**WRITTEN TASK**
Continue the NBD client patch below, starting right after its last line.

**TEXT**
◆ ◆ ◆
2021-Dec-03 23:15 UTC

head link

[Libguestfs] [PATCH 10/14] nbd/client: Initial support for extended headers

Update the client code to be able to send an extended request, and
parse an extended header from the server.  Note that since we reject
any structured reply with a too-large payload, we can always normalize
a valid header back into the compact form, so that the caller need not
deal with two branches of a union.  Still, until a later patch lets
the client negotiate extended headers, the code added here should not
be reached.  Note that because of the different magic numbers, it is
just as easy to trace and then tolerate a non-compliant server sending
the wrong header reply as it would be to insist that the server is
compliant.

The only caller to nbd_receive_reply() always passed NULL for errp;
since we are changing the signature anyways, I decided to sink the
decision to ignore errors one layer lower.

Signed-off-by: Eric Blake <eblake at redhat.com>
---
 include/block/nbd.h |   2 +-
 block/nbd.c         |   3 +-
 nbd/client.c        | 112 +++++++++++++++++++++++++++++++-------------
 nbd/trace-events    |   1 +
 4 files changed, 84 insertions(+), 34 deletions(-)

diff --git a/include/block/nbd.h b/include/block/nbd.h
index 5f9d86a86352..d489c67d98dc 100644
--- a/include/block/nbd.h
+++ b/include/block/nbd.h
@@ -366,7 +366,7 @@ int nbd_init(int fd, QIOChannelSocket *sioc, NBDExportInfo
*info,
              Error **errp);
 int nbd_send_request(QIOChannel *ioc, NBDRequest *request, bool ext_hdr);
 int coroutine_fn nbd_receive_reply(BlockDriverState *bs, QIOChannel *ioc,
-                                   NBDReply *reply, Error **errp);
+                                   NBDReply *reply, bool ext_hdrs);
 int nbd_client(int fd);
 int nbd_disconnect(int fd);
 int nbd_errno_to_system_errno(int err);
diff --git a/block/nbd.c b/block/nbd.c
index 3e9875241bec..da5e6ac2d9a5 100644
--- a/block/nbd.c
+++ b/block/nbd.c
@@ -401,7 +401,8 @@ static coroutine_fn int nbd_receive_replies(BDRVNBDState *s,
uint64_t handle)
◆ ◆ ◆
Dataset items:
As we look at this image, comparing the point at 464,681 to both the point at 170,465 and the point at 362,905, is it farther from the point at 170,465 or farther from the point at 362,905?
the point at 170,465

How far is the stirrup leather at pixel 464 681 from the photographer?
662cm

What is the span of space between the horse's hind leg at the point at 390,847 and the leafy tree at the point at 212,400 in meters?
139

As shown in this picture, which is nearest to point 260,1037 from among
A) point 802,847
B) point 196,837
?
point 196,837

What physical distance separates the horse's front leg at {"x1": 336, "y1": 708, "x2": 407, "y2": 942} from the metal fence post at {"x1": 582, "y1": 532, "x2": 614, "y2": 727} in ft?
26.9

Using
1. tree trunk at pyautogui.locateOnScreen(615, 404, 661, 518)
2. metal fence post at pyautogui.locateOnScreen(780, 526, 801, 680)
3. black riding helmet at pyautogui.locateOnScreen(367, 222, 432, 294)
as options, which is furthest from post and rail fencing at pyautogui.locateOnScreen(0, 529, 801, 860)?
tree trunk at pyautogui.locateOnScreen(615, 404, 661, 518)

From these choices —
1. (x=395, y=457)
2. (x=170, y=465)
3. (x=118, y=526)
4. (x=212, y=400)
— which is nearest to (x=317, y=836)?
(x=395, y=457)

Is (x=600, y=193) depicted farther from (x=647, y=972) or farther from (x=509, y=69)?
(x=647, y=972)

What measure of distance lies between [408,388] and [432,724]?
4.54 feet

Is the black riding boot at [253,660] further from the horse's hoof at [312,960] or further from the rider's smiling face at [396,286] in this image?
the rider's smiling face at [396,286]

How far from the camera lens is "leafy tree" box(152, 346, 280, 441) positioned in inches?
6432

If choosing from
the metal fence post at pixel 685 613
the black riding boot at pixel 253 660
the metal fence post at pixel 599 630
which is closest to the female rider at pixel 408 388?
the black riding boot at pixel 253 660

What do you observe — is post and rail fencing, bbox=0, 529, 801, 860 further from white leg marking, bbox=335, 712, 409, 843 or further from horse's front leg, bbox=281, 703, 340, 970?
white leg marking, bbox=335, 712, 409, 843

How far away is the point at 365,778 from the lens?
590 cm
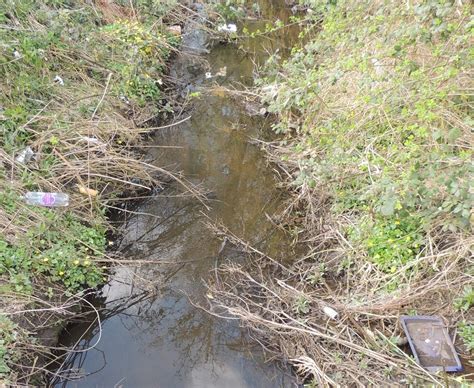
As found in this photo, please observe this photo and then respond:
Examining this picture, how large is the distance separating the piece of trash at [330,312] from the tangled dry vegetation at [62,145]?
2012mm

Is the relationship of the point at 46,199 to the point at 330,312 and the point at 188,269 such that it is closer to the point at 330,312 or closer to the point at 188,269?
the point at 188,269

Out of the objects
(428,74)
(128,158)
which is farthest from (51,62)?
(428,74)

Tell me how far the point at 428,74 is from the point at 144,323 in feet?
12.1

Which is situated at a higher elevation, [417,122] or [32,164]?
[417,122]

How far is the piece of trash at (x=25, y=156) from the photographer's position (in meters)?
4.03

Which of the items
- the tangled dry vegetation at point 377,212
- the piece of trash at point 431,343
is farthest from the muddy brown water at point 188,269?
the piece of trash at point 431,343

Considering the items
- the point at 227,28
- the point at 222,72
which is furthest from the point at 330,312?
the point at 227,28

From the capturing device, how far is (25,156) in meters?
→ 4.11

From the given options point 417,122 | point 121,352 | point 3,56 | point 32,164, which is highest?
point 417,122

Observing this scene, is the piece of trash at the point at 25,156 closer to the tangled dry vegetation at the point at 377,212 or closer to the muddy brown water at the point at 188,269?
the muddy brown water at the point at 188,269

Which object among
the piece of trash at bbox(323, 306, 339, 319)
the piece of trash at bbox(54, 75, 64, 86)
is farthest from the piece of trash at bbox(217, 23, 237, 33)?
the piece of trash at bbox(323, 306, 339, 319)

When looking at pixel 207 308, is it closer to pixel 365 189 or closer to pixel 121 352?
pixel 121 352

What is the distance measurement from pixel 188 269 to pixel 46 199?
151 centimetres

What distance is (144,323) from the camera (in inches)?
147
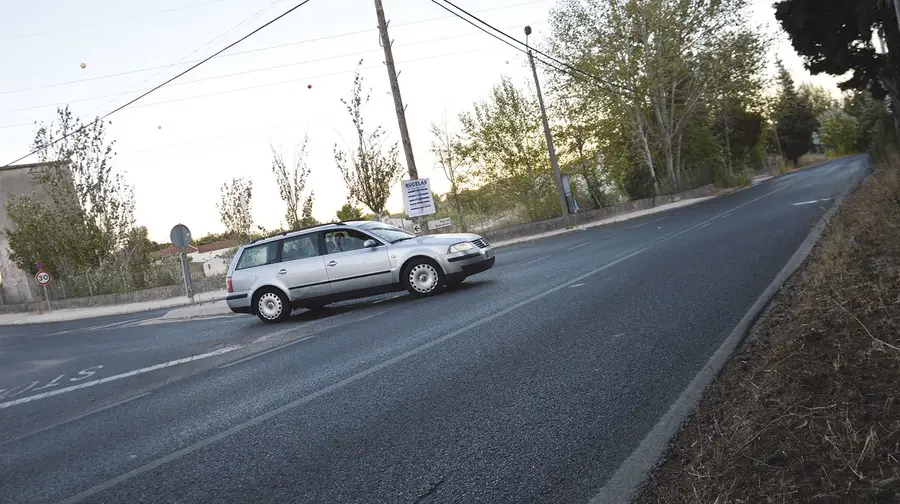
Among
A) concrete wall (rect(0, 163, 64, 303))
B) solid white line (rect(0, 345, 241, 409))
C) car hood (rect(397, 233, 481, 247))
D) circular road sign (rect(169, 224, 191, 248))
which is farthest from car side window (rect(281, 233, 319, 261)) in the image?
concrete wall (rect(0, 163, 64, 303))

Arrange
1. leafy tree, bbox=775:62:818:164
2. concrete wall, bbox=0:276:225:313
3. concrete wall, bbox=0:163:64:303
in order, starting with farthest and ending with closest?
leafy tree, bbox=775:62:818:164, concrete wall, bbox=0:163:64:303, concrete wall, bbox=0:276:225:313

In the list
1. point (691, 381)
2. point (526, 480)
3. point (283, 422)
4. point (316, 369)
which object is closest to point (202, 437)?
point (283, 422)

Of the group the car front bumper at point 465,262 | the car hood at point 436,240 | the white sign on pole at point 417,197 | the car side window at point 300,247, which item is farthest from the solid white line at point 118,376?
◆ ◆ ◆
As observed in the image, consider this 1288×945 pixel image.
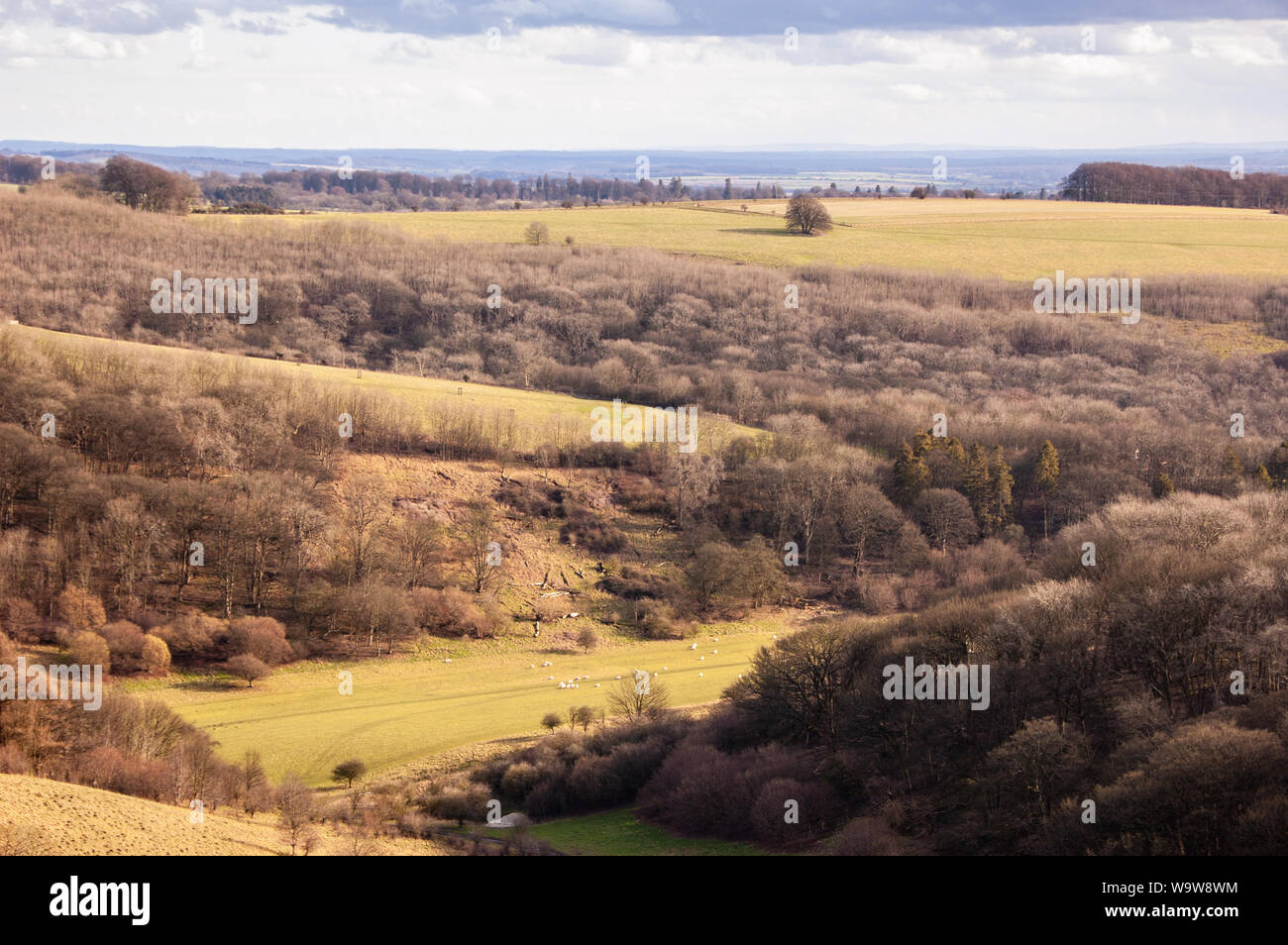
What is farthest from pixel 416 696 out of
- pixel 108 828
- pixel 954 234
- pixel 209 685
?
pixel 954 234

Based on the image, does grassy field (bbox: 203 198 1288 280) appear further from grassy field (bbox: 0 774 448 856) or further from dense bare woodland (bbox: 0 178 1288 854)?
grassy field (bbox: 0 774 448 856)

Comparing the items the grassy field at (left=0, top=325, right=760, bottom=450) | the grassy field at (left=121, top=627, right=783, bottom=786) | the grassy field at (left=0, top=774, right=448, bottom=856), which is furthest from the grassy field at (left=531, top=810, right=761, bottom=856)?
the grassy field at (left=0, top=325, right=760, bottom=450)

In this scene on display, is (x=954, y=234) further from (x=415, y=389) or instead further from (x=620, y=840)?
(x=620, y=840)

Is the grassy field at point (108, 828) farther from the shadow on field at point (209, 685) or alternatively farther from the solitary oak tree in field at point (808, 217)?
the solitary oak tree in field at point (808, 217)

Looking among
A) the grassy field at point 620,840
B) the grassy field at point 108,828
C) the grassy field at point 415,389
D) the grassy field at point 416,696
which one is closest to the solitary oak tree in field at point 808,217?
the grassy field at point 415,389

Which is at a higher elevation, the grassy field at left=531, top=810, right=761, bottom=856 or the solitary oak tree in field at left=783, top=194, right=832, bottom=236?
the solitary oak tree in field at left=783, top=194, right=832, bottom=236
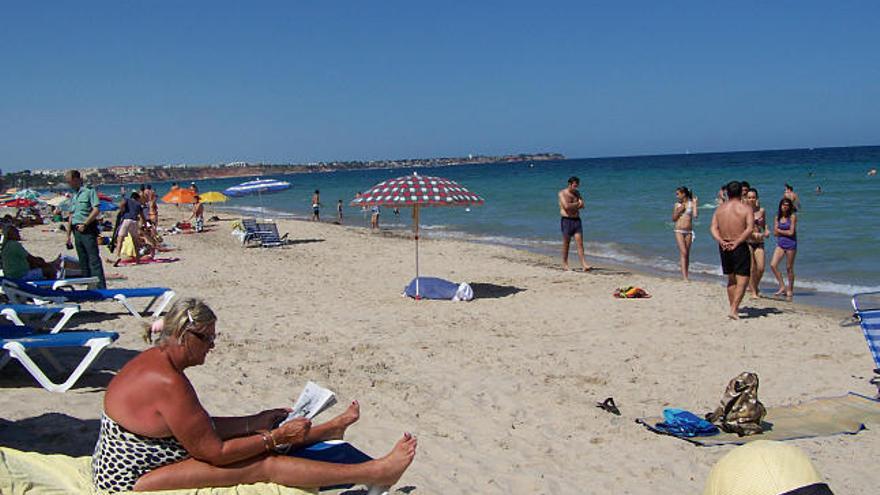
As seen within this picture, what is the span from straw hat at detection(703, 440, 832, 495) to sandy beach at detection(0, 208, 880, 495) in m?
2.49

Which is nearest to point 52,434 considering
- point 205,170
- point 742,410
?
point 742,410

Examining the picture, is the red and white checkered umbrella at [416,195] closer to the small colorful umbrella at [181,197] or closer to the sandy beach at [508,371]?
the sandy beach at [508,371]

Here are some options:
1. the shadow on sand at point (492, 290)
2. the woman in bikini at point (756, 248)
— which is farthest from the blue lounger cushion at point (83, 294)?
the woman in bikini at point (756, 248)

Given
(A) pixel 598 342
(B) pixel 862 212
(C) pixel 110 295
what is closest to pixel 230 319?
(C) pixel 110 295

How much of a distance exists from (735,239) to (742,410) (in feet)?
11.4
◆ ◆ ◆
**OUTPUT**
         /* We are under mutex and handle is 0. We have to do the dirty work. */
         assert(s->reply.handle == 0);
-        ret = nbd_receive_reply(s->bs, s->ioc, &s->reply, NULL);
+        ret = nbd_receive_reply(s->bs, s->ioc, &s->reply,
+                                s->info.extended_headers);
         if (ret <= 0) {
             ret = ret ? ret : -EIO;
             nbd_channel_error(s, ret);
diff --git a/nbd/client.c b/nbd/client.c
index aa162b9d08d5..f1aa5256c8bf 100644
--- a/nbd/client.c
+++ b/nbd/client.c
@@ -1347,22 +1347,28 @@ int nbd_disconnect(int fd)

 int nbd_send_request(QIOChannel *ioc, NBDRequest *request, bool ext_hdr)
 {
-    uint8_t buf[NBD_REQUEST_SIZE];
+    uint8_t buf[NBD_REQUEST_EXT_SIZE];
+    size_t len;

-    assert(!ext_hdr);
-    assert(request->len <= UINT32_MAX);
     trace_nbd_send_request(request->from, request->len,
request->handle,
                            request->flags, request->type,
                            nbd_cmd_lookup(request->type));

-    stl_be_p(buf, NBD_REQUEST_MAGIC);
+    stl_be_p(buf, ext_hdr ? NBD_REQUEST_EXT_MAGIC : NBD_REQUEST_MAGIC);
     stw_be_p(buf + 4, request->flags);
     stw_be_p(buf + 6, request->type);
     stq_be_p(buf + 8, request->handle);
     stq_be_p(buf + 16, request->from);
-    stl_be_p(buf + 24, request->len);
+    if (ext_hdr) {
+        stq_be_p(buf + 24, request->len);
+        len = NBD_REQUEST_EXT_SIZE;
+    } else {
+        assert(request->len <= UINT32_MAX);
+        stl_be_p(buf + 24, request->len);
+        len = NBD_REQUEST_SIZE;
+    }

-    return nbd_write(ioc, buf, sizeof(buf), NULL);
+    return nbd_write(ioc, buf, len, NULL);
 }

 /* nbd_receive_simple_reply
@@ -1370,49 +1376,69 @@ int nbd_send_request(QIOChannel *ioc, NBDRequest
*request, bool ext_hdr)
  * Payload is not read (payload is possible for CMD_READ, but here we even
  * don't know whether it take place or not).
  */
-static int nbd_receive_simple_reply(QIOChannel *ioc, NBDSimpleReply *reply,
+static int nbd_receive_simple_reply(QIOChannel *ioc, NBDReply *reply,
                                     Error **errp)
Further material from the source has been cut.